• Extrait du texte:
# # # #
Les indicateurs économiques sont très utilisés dans les médias pour faire une opinion de l’état de santé de l’économie. Une baisse du taux de chômage, par exemple, est perçue comme une bonne nouvelle tandis qu’une hausse est vue comme un problème. Les économistes qui se veulent «pratiques» finissent par considérer les statistiques comme des «faits» de la réalité économique.

En vérité, pour coller au monde réel, une analyse économique doit tirer son essence de ce qui entraîne la conduite humaine. À cet égard, les méthodes statistiques ne sont d’aucune aide, car elles ne peuvent pas identifier les moteurs de l’activité économique qui promeut le bienêtre des gens. Tout ce qu’elles rendent utile, c’est de montrer l’évolution des chiffres et de décrire des phénomènes dont elles n’expliquent ni le pourquoi, ni le comment. Sans une connaissance de ce qui détermine l’action humaine, on ne peut pas donner un sens aux statistiques.

C’est pourquoi il serait fastidieux pour un économiste de polémiquer sur le véritable taux de chômage dans le pays. Il s’intéresse plutôt à la création d’emplois et au fonctionnement du marché du travail. Mais puisque cet indicateur a fait l’objet de débat dans notre auguste Assemblée nationale, et que le gouvernement se targue d’avoir fait reculer le taux de chômage, il convient de le décortiquer. Et à l’instar du Premier ministre et ministre des Finances, on s’en tiendra aux chiffres publiés par Statistics Mauritius.
# # # #
• Lignes de contours:
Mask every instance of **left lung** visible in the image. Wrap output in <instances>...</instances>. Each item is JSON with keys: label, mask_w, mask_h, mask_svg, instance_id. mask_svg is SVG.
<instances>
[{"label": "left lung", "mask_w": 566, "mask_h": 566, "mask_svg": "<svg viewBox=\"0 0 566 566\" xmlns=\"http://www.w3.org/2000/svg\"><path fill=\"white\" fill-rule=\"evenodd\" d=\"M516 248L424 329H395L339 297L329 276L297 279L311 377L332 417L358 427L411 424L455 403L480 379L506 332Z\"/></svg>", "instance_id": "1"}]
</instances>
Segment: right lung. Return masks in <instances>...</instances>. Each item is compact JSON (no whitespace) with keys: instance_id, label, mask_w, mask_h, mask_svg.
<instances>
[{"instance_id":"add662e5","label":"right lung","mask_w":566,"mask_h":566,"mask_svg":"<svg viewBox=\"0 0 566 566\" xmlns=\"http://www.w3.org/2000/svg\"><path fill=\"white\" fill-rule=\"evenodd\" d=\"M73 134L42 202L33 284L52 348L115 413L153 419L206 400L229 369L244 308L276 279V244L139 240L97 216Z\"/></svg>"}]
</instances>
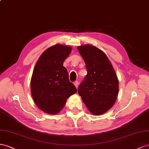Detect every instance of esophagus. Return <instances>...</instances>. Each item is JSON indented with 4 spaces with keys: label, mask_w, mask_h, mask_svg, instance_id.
I'll list each match as a JSON object with an SVG mask.
<instances>
[{
    "label": "esophagus",
    "mask_w": 149,
    "mask_h": 149,
    "mask_svg": "<svg viewBox=\"0 0 149 149\" xmlns=\"http://www.w3.org/2000/svg\"><path fill=\"white\" fill-rule=\"evenodd\" d=\"M79 82L78 81H75V82H74V85H75V87L76 88H78V86H79Z\"/></svg>",
    "instance_id": "esophagus-1"
}]
</instances>
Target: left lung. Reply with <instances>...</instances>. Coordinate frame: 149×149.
<instances>
[{
    "label": "left lung",
    "mask_w": 149,
    "mask_h": 149,
    "mask_svg": "<svg viewBox=\"0 0 149 149\" xmlns=\"http://www.w3.org/2000/svg\"><path fill=\"white\" fill-rule=\"evenodd\" d=\"M77 49L87 71L79 87V95L89 111L95 116H100L111 108L117 100V74L103 51L92 45H83Z\"/></svg>",
    "instance_id": "left-lung-1"
}]
</instances>
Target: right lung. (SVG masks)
<instances>
[{
	"instance_id": "right-lung-1",
	"label": "right lung",
	"mask_w": 149,
	"mask_h": 149,
	"mask_svg": "<svg viewBox=\"0 0 149 149\" xmlns=\"http://www.w3.org/2000/svg\"><path fill=\"white\" fill-rule=\"evenodd\" d=\"M71 51L69 46L56 44L45 50L36 62L31 81V93L37 107L47 113H58L67 99L77 92L63 66Z\"/></svg>"
}]
</instances>
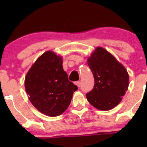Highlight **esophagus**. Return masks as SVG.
Returning a JSON list of instances; mask_svg holds the SVG:
<instances>
[{"mask_svg": "<svg viewBox=\"0 0 147 147\" xmlns=\"http://www.w3.org/2000/svg\"><path fill=\"white\" fill-rule=\"evenodd\" d=\"M75 84H76L77 86H78V87H80L81 86V82H80V81H77V82H75Z\"/></svg>", "mask_w": 147, "mask_h": 147, "instance_id": "1", "label": "esophagus"}]
</instances>
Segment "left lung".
Listing matches in <instances>:
<instances>
[{
	"label": "left lung",
	"instance_id": "1",
	"mask_svg": "<svg viewBox=\"0 0 147 147\" xmlns=\"http://www.w3.org/2000/svg\"><path fill=\"white\" fill-rule=\"evenodd\" d=\"M94 79L92 90L86 94L88 102L100 110L118 105L129 86V75L122 65L102 47H97L87 60Z\"/></svg>",
	"mask_w": 147,
	"mask_h": 147
}]
</instances>
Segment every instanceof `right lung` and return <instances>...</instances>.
I'll return each mask as SVG.
<instances>
[{
    "instance_id": "add662e5",
    "label": "right lung",
    "mask_w": 147,
    "mask_h": 147,
    "mask_svg": "<svg viewBox=\"0 0 147 147\" xmlns=\"http://www.w3.org/2000/svg\"><path fill=\"white\" fill-rule=\"evenodd\" d=\"M25 86L30 101L42 113L56 117L70 104L77 85L68 80L63 60L51 51L43 53L26 75Z\"/></svg>"
}]
</instances>
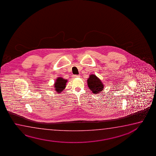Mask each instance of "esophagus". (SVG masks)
I'll use <instances>...</instances> for the list:
<instances>
[{
    "label": "esophagus",
    "mask_w": 156,
    "mask_h": 156,
    "mask_svg": "<svg viewBox=\"0 0 156 156\" xmlns=\"http://www.w3.org/2000/svg\"><path fill=\"white\" fill-rule=\"evenodd\" d=\"M74 77L75 78H76V77H80V75H74Z\"/></svg>",
    "instance_id": "obj_1"
}]
</instances>
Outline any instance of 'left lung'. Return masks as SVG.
Returning a JSON list of instances; mask_svg holds the SVG:
<instances>
[{"instance_id":"obj_1","label":"left lung","mask_w":156,"mask_h":156,"mask_svg":"<svg viewBox=\"0 0 156 156\" xmlns=\"http://www.w3.org/2000/svg\"><path fill=\"white\" fill-rule=\"evenodd\" d=\"M88 88L94 94H98L103 90L104 85L96 75H90L87 80Z\"/></svg>"}]
</instances>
# # # #
• Consigne:
Reproduisez intégralement l'extrait sur les indicateurs économiques, s'il vous plaît, sans y changer un mot.

• Corrigé:
Les indicateurs économiques sont très utilisés dans les médias pour faire une opinion de l’état de santé de l’économie. Une baisse du taux de chômage, par exemple, est perçue comme une bonne nouvelle tandis qu’une hausse est vue comme un problème. Les économistes qui se veulent «pratiques» finissent par considérer les statistiques comme des «faits» de la réalité économique.

En vérité, pour coller au monde réel, une analyse économique doit tirer son essence de ce qui entraîne la conduite humaine. À cet égard, les méthodes statistiques ne sont d’aucune aide, car elles ne peuvent pas identifier les moteurs de l’activité économique qui promeut le bienêtre des gens. Tout ce qu’elles rendent utile, c’est de montrer l’évolution des chiffres et de décrire des phénomènes dont elles n’expliquent ni le pourquoi, ni le comment. Sans une connaissance de ce qui détermine l’action humaine, on ne peut pas donner un sens aux statistiques.

C’est pourquoi il serait fastidieux pour un économiste de polémiquer sur le véritable taux de chômage dans le pays. Il s’intéresse plutôt à la création d’emplois et au fonctionnement du marché du travail. Mais puisque cet indicateur a fait l’objet de débat dans notre auguste Assemblée nationale, et que le gouvernement se targue d’avoir fait reculer le taux de chômage, il convient de le décortiquer. Et à l’instar du Premier ministre et ministre des Finances, on s’en tiendra aux chiffres publiés par Statistics Mauritius.